Additional resources:
By default, downloadRawSequenceData()
prints one line for each file that is downloaded. There is currently no option to suppress this.
The soil data download functions (downloadRawSoilData()
and downloadAllRawSoilData()
) throw an error if there is nothing to retrieve from soil chemistry (DP1.10107.001) or soil physical properties (DP1.10108.001). Since the output of the downloading script is passed into the SQLite database in create_soil_database.R
, it will causes downstream issues if the function output is missing columns. An error occurs for these preset parameters, which have no soil chemistry data:
PRESET_SITES = c("OSBS", "CPER", "CLBJ")
PRESET_START_YR_MO = "2018-03"
PRESET_END_YR_MO = "2018-07"
TARGET_GENE = "16S"
SEQUENCING_RUNS = c("C5B2R")
The name of the function downloadAllRawSoilData()
can be misleading, since it relies on the preset parameters rather than downloading all of NEON's available soil data - one option could be for downloadAllRawSoilData()
to (by default) download all the data for preset sites, or for all sites? (not sure how long this takes, though).
Another approach may be to create a full SQLite database and store it 1) remotely, or 2) within the R package, and then the database can be called to match the sequencing files. I'm not sure how much memory this full database would take up at this point in time, but it might be a manageable size. One implementation of the remote approach is within the metScanR package:
"The DB is updated frequently and hosted externally of the metScanR package. Upon loading the metScanR package via library(metScanR), the DB is accessed via internet connection and installed locally to the user's computer via metScanR's updateDatabase() function."
To create a more robust file downloading process, the downloadRawSequenceData
function should use neonUtilities::zipsByURI
instead of the base R function file.download
. Since zipsByURI
only accepts metadata from a downloaded file, this may also require changes to the default behavior of downloadSequenceMetadata
.
The organizeRawSequenceData
function, which appears at the end of the "Download NEON Data" vignette and moves downloaded files from a "docking" location to an ITS- or 16S-specific subfolder, should reference the metadata produced by downloadSequenceMetadata
to sort files into their subfolder rather than search for the "ITS" and "16S" character strings in the filenames.

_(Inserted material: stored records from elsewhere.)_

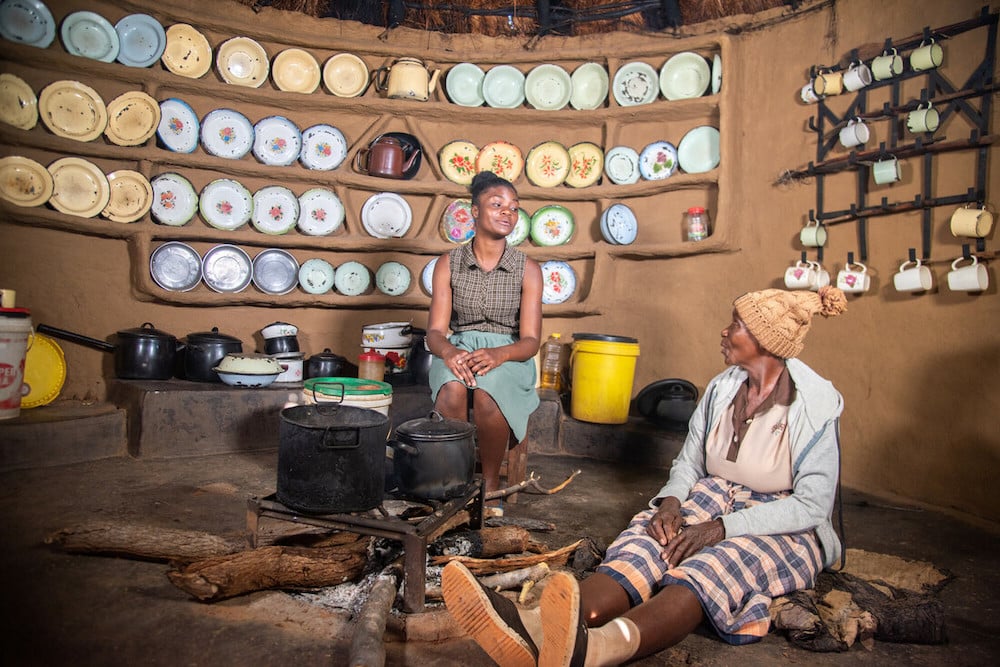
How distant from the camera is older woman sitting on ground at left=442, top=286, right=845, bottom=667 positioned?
1.47 meters

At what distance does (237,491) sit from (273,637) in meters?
1.44

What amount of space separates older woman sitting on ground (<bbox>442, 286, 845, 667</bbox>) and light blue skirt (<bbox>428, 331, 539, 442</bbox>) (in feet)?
2.92

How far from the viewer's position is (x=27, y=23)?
387 cm

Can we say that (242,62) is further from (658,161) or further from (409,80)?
(658,161)

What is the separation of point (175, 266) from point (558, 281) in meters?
2.77

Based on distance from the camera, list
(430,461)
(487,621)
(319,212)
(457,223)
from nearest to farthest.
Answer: (487,621), (430,461), (319,212), (457,223)

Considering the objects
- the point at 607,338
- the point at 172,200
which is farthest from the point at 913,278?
the point at 172,200

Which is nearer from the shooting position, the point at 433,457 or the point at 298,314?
the point at 433,457

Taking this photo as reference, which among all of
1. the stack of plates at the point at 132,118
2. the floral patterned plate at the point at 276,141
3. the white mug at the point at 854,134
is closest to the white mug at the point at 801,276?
the white mug at the point at 854,134

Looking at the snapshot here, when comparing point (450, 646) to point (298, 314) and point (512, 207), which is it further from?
point (298, 314)

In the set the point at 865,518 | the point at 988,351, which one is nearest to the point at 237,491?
the point at 865,518

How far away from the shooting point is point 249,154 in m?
4.63

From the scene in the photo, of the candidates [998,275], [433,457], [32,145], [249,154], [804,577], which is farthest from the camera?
[249,154]

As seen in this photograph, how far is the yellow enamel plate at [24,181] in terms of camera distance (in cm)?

The code to create a directory structure, in the server setup script, could be simplified by wrapping into a function and using system()
calls. mkdir -p
will create a directory if it does not exist, but will not overwrite or throw errors if there is already an existing directory. Below is an example of how I have used this before (not updated for the specific server setup of this pipeline).
# Load "tree" command by JennyBC
# twee vignette here: https://gist.github.com/jennybc/2bf1dbe6eb1f261dfe60
temp <- RCurl::getURL("https://gist.githubusercontent.com/jennybc/2bf1dbe6eb1f261dfe60/raw/c53fba8a861f82f90d895458e941a1056c8118f5/twee.R", ssl.verifypeer=F)
eval(parse(text = temp))
# Create data directory
create_data_directory <- function(path = ".", amplicon = c("ITS", "16S"), ...) {
if (length(amplicon) == 1) {
cmd <- paste0("mkdir -p data/{filt_seqs/",amplicon,",raw_seqs/",amplicon,",trimmed_seqs/",amplicon,",seq_tables/",amplicon,",output_files/",amplicon,"}")
} else {
cmd <- "mkdir -p data/{filt_seqs/{ITS,16S},raw_seqs/{ITS,16S},trimmed_seqs/{ITS,16S},seq_tables/{ITS,16S},output_files/{ITS,16S}}"
}
system(cmd)
twee("data/", level = 2)
}
The twee()
function prints a directory tree to illustrate file structures, for example:
> twee("./data/NEON_DOB/", level=2)
Illumina
|__NEON
-- sequence_metadata
|__filesToStack10108
|__mmg_soilMetadata_16S_2020-08-06.csv
|__mmg_soilMetadata_ITS_2020-08-06.csv
-- soil
|__filesToStack10078
|__filesToStack10086
-- soilDatabase.rds
-- soilDB.db
There should be some code to allow the user to exclude legacy data and other dataQF tags from the sequence files they download.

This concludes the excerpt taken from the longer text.